Task prompt
From the source data below, collect every line that contains the word "tree".

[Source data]
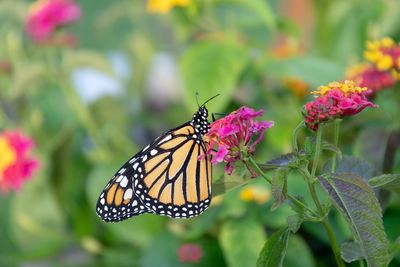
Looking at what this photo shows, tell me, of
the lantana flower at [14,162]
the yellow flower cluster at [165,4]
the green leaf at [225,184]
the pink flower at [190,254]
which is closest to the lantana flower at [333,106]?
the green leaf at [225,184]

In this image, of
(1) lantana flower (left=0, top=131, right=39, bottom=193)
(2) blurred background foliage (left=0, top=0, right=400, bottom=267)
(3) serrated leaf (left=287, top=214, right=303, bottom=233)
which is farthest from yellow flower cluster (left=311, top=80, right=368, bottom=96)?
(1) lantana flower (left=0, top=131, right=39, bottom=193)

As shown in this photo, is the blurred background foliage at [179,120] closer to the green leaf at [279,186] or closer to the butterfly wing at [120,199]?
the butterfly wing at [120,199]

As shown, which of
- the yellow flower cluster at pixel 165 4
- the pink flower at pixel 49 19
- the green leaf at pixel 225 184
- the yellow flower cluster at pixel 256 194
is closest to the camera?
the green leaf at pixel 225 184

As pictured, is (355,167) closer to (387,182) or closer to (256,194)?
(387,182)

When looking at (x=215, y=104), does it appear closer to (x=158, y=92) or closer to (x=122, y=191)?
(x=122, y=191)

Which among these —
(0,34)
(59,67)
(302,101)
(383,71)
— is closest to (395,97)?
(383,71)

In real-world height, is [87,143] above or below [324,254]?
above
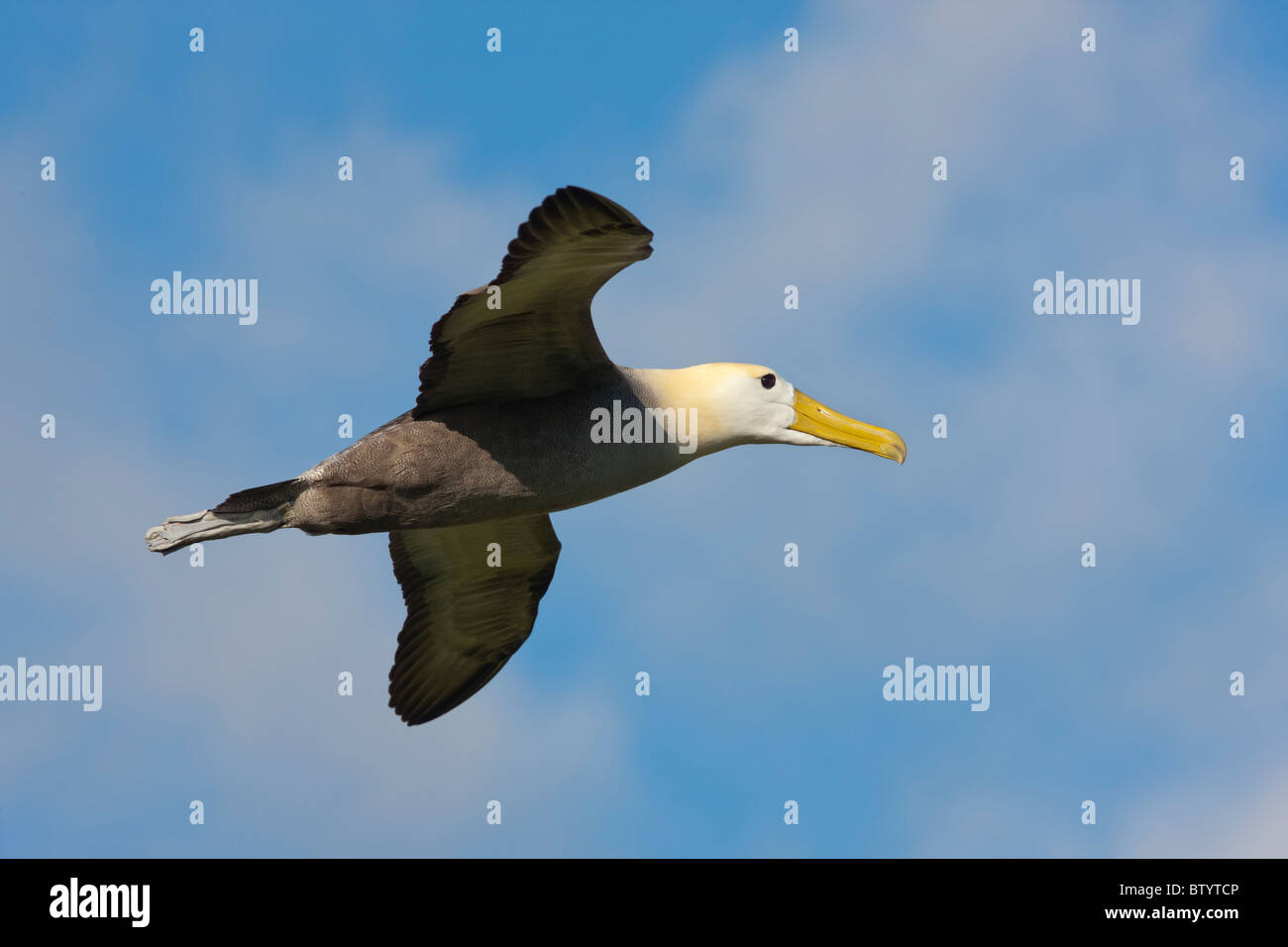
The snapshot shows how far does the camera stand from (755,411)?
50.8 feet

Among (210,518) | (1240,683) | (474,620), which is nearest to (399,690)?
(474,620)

---

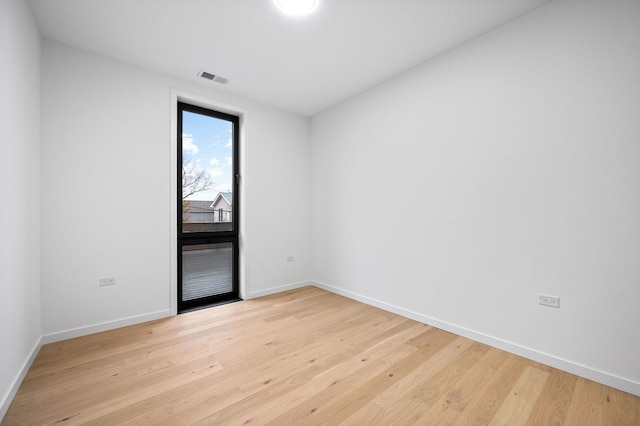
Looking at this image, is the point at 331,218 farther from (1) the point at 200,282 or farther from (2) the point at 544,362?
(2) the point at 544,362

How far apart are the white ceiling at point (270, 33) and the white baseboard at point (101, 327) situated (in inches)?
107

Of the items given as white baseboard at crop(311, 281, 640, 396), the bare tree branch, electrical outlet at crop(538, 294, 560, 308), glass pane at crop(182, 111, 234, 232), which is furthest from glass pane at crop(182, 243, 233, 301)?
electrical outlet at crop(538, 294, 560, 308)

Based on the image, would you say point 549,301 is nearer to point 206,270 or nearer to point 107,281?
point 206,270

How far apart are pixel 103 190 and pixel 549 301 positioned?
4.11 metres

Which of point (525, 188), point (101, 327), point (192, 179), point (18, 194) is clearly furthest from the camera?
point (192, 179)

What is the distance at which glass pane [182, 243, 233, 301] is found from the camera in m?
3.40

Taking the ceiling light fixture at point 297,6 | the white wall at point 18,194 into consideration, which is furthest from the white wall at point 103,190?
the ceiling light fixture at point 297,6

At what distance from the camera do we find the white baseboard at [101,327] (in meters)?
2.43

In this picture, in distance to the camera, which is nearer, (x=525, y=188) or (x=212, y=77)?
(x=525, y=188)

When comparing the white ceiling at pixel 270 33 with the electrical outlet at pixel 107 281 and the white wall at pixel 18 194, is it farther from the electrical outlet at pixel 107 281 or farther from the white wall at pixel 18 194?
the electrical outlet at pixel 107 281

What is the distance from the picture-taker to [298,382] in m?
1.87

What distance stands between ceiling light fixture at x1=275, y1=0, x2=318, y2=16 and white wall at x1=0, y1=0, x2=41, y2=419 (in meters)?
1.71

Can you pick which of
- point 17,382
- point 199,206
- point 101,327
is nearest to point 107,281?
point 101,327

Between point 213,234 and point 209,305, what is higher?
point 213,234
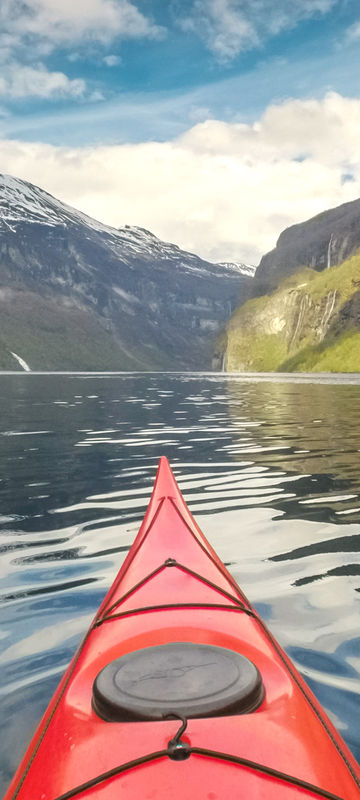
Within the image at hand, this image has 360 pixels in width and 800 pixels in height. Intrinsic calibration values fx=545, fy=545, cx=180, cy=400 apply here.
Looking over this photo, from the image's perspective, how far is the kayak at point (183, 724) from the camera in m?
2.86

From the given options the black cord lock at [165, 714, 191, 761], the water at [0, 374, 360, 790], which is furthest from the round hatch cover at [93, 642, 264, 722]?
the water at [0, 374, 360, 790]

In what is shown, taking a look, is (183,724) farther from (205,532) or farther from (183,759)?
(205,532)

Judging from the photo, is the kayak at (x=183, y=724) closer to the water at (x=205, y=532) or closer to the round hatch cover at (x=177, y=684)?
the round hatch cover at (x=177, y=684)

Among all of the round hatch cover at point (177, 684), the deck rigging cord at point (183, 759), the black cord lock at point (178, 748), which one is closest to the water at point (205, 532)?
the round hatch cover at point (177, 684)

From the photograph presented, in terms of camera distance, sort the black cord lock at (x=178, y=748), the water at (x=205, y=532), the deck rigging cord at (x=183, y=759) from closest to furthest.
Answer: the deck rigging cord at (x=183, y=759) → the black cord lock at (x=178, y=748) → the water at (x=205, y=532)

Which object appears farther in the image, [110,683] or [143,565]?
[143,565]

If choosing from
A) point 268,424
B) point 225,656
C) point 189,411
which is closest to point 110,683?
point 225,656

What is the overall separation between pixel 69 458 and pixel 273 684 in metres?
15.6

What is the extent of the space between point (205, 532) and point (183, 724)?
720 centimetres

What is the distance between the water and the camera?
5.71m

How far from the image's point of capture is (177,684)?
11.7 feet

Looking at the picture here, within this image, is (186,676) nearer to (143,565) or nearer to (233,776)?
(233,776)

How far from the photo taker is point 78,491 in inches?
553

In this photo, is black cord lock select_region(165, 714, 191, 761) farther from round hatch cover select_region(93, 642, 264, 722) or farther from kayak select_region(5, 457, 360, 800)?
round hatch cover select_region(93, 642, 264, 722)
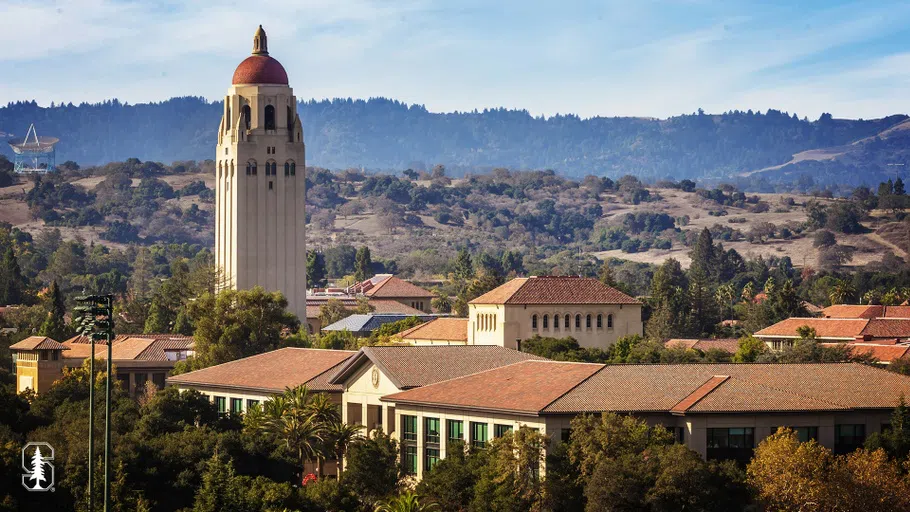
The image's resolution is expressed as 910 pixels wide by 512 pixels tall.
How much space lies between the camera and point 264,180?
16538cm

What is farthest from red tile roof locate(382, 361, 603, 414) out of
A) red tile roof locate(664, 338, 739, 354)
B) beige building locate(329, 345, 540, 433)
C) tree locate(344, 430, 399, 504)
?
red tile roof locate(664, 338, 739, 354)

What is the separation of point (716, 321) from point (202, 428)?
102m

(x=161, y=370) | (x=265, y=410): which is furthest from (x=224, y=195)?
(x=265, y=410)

* * *

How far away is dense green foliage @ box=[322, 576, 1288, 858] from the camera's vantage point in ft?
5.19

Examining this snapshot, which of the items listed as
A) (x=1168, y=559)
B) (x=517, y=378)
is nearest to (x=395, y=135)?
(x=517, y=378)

Written response
Of the items given as white baseboard at crop(311, 281, 640, 396), the bare tree branch, electrical outlet at crop(538, 294, 560, 308), glass pane at crop(182, 111, 234, 232), which is furthest from glass pane at crop(182, 243, 233, 301)?
C) tree locate(344, 430, 399, 504)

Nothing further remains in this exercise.